It is otherwise with collective property, that is an observable phenomenon. Mr. Bakunin has cited the example of the Russian commune, and Mr. Cowel-Stepney a tribe of Indians. Certainly, the Russian commune is not observable in France, Belgium, Italy or England; nor are we Indians, and we do not live in the United States. But what does that prove? If collective property is not an observable fact among us today, does that demonstrate that it does not conform to the most imperious social necessities, those most generally felt, and that consequently it will not be observable tomorrow. — In England, is there the least tendency towards our system of small farmer-proprietors; is there not actually, in fact, a tendency to the greatest concentration of property in land between an always more restricted number of landlords; and doesn’t that very present tendency already produce today a contrary tendency in minds that demand the return of the soil to collective property, a demand which tomorrow some minds will transform into deeds, because it alone conforms to the social necessities that, on the one hand, want large-scale agricultural production and, on the other, demand equality between men. It is certain that the English people, on the day when they have worn out the system of large individual property, can only choose between collective property with large-scale agricultural production, or small-scale property with small-scale production, and that this last alternative is hardly probable in a country where they are accustomed to all the advantages of large-scale agriculture. And if in Belgium and France, the division still continue in many places, don’t we already see certain facts that indicate that the period of division nears its end and that those of association and collectivism will commence? These facts are, on one hand, cooperative association, the pooling of the parcels recognized as useful by the élite among our cultivators, and on the other the application of the public company to agricultural industry. For the first case, let us cite this passage from the January 17, 1869 issue of the Journal de la Société agricole du Brabant the editors of which are certainly not complicit with the laborers of the Basel Congress!
“The possible situation of the agricultural populations has awakened the concern of the governments and the economists in recent years. But the remedies that they have proposed, if they tend to attenuate the evils, cannot always make them disappear entirely. It is in freely formed association that must be found the most effective means of combating the drawbacks that we have highlighted. The association would aim to pool capital as well as land, which by their situation are particularly suitable to make up a single operation. Then it could carry out a division of labors that would be set out again between the different chiefs of the operation, in conformity with the special aptitudes of each of them.

▶ **Data extract**:
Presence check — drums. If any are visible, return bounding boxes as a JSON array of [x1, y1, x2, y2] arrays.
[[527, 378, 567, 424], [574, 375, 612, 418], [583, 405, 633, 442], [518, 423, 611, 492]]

▶ **Exercise brief**: Continue the passage on collective property and agricultural association from where it stops.

▶ **Result of the task**:
“Let us arrange ourselves; and since it is impossible to make a suitable division of the lands that we use, the good lands being found on your side, the poor ones on mine, let us work them all in common. In this way we will avoid competition, we could distribute the rotation in a manner to gather in a single bloc all the homogenous crops. It would be possible for us to employ those machines of recent invention nouvelle that function with so much speed and economy; the transportation of fertilized and return of the harvest would be must easier; and we would no longer be forced to race constantly from one parcel to another, from one under of the commune to the opposite extremity.”
For the second case, we will content ourselves with citing the public companies of the vineyards in France, and notably the one that spent 12 million on small properties in the Gironde and transformed them into one great rural operation (see the Rive Gauche for June 3, 1866).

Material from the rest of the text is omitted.